Stated problem:
Reproduce the listing below, replacing "rocky cliff face" with "rocky bluff" wherever it appears and leaving everything else unchanged.

Records for this task:
________

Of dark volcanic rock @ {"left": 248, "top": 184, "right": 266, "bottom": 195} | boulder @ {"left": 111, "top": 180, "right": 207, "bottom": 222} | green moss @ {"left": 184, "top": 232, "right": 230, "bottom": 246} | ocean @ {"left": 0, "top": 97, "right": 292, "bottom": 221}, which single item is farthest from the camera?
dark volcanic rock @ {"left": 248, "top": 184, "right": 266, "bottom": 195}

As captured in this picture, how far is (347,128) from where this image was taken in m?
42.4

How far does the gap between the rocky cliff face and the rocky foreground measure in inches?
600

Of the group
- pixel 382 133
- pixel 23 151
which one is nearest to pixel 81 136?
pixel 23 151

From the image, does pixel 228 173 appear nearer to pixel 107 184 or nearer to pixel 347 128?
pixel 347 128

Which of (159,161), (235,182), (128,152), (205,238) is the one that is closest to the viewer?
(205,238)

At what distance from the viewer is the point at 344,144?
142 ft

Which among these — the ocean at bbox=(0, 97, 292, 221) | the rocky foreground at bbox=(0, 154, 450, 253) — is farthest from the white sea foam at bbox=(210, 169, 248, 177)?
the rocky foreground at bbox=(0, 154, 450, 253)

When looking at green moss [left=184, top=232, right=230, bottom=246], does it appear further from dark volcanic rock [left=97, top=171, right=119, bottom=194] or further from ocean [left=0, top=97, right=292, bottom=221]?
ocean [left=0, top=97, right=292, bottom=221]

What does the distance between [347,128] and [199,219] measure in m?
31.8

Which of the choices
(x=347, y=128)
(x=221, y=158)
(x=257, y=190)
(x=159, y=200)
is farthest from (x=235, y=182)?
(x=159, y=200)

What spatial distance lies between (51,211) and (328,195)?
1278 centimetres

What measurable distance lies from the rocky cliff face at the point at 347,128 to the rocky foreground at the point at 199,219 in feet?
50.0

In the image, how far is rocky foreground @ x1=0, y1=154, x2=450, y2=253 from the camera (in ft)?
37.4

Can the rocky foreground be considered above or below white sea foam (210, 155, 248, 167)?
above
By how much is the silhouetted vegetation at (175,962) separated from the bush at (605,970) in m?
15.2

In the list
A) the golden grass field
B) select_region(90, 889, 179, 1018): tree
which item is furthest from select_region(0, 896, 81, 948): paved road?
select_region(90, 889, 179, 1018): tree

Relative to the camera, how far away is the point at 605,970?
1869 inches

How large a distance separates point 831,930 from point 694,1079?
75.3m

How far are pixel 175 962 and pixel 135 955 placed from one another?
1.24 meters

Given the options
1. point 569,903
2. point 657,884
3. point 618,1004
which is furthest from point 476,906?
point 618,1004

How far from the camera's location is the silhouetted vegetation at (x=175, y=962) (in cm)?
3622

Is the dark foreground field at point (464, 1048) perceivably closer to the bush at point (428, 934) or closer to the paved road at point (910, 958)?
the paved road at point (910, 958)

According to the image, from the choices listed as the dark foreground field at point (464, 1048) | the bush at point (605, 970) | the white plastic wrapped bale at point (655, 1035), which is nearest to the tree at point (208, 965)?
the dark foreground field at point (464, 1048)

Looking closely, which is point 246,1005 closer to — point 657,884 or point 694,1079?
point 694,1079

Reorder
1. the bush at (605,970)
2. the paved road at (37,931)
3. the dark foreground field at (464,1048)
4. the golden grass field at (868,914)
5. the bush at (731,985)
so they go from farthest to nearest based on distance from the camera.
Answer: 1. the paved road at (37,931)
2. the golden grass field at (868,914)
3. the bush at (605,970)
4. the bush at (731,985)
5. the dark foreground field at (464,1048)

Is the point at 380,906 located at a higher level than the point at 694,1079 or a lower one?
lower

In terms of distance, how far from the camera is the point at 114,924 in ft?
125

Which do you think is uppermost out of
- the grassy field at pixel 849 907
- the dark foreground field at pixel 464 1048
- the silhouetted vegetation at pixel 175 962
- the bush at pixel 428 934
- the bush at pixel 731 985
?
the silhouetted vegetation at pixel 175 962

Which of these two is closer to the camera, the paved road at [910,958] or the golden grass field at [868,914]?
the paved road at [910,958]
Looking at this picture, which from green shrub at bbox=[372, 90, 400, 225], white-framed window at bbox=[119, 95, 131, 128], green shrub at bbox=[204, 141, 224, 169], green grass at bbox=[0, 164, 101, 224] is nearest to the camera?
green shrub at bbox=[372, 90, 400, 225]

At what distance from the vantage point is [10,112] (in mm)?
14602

________

Reply to the task:
Of dark volcanic rock @ {"left": 248, "top": 184, "right": 266, "bottom": 195} | boulder @ {"left": 111, "top": 180, "right": 207, "bottom": 222} | green moss @ {"left": 184, "top": 232, "right": 230, "bottom": 246} | ocean @ {"left": 0, "top": 97, "right": 292, "bottom": 221}, which single item is farthest from the camera?
dark volcanic rock @ {"left": 248, "top": 184, "right": 266, "bottom": 195}

As captured in this picture, how far is (347,128) from where this image was taken in m?
42.4

How far does the gap between the rocky bluff and the rocky foreground measure in inches?
600

Of the group
- pixel 382 133
- pixel 23 151
which one is nearest to pixel 81 136?
pixel 23 151

From the image, does pixel 228 173 appear nearer to pixel 107 184 or nearer to pixel 347 128?
pixel 347 128

Which of (159,161), (235,182), (128,152), (205,238) is the one that is closest to the viewer?
(205,238)

At what distance from the viewer is the point at 344,144?
142 ft

Which among these — the ocean at bbox=(0, 97, 292, 221) | the rocky foreground at bbox=(0, 154, 450, 253) — is farthest from the white sea foam at bbox=(210, 169, 248, 177)?
the rocky foreground at bbox=(0, 154, 450, 253)

When looking at green moss [left=184, top=232, right=230, bottom=246], does it appear further from dark volcanic rock [left=97, top=171, right=119, bottom=194] or further from ocean [left=0, top=97, right=292, bottom=221]?
ocean [left=0, top=97, right=292, bottom=221]

What does the distance between [347,128] and [199,219] measure in m?
31.8

Which of the choices
(x=347, y=128)
(x=221, y=158)
(x=257, y=190)
(x=159, y=200)
is farthest from (x=235, y=182)?
(x=159, y=200)

What spatial distance lies between (51,211) and (328,195)?
1278 centimetres

What measurable distance lies from the rocky bluff at the point at 347,128 to the rocky foreground at the point at 199,219 in feet?
50.0

In the image, how far is rocky foreground @ x1=0, y1=154, x2=450, y2=253 from the camera (in ft)?
37.4

Can the rocky foreground be considered above or below white sea foam (210, 155, 248, 167)?
above
By how much is the silhouetted vegetation at (175,962) separated from the bush at (605,970) in m?
15.2

In the list
A) the golden grass field
B) select_region(90, 889, 179, 1018): tree
which item is furthest from select_region(0, 896, 81, 948): paved road?
select_region(90, 889, 179, 1018): tree

Relative to the camera, how far away is the point at 605,970?
1869 inches

How large a distance separates point 831,930 from point 694,1079?
75.3m

How far are pixel 175 962 and pixel 135 955 placed from one another?
1.24 meters

Given the options
1. point 569,903
2. point 657,884
3. point 618,1004
which is furthest from point 476,906?
point 618,1004

How far from the camera's location is the silhouetted vegetation at (x=175, y=962) (in cm)?
3622

Is the dark foreground field at point (464, 1048) perceivably closer to the bush at point (428, 934) or closer to the paved road at point (910, 958)?
the paved road at point (910, 958)

According to the image, from the choices listed as the dark foreground field at point (464, 1048) | the bush at point (605, 970) | the white plastic wrapped bale at point (655, 1035), which is nearest to the tree at point (208, 965)?
the dark foreground field at point (464, 1048)

Looking closely, which is point 246,1005 closer to — point 657,884 or point 694,1079?
point 694,1079

Reorder
1. the bush at (605,970)
2. the paved road at (37,931)
3. the dark foreground field at (464,1048)
4. the golden grass field at (868,914)
5. the bush at (731,985)
so they go from farthest to nearest based on distance from the camera.
Answer: 1. the paved road at (37,931)
2. the golden grass field at (868,914)
3. the bush at (605,970)
4. the bush at (731,985)
5. the dark foreground field at (464,1048)

Is the point at 380,906 located at a higher level than the point at 694,1079 or a lower one?
lower

In terms of distance, how far from the camera is the point at 114,924 in ft?
125

Which do you think is uppermost out of
- the grassy field at pixel 849 907
- the dark foreground field at pixel 464 1048
- the silhouetted vegetation at pixel 175 962
- the bush at pixel 428 934
- the bush at pixel 731 985
?
the silhouetted vegetation at pixel 175 962

Which of these two is closer to the camera, the paved road at [910,958] or the golden grass field at [868,914]?
the paved road at [910,958]
Looking at this picture, which from green shrub at bbox=[372, 90, 400, 225], white-framed window at bbox=[119, 95, 131, 128], green shrub at bbox=[204, 141, 224, 169], green grass at bbox=[0, 164, 101, 224] is nearest to the camera?
green shrub at bbox=[372, 90, 400, 225]

At what distance from the vantage point is [10,112] (in mm)?
14602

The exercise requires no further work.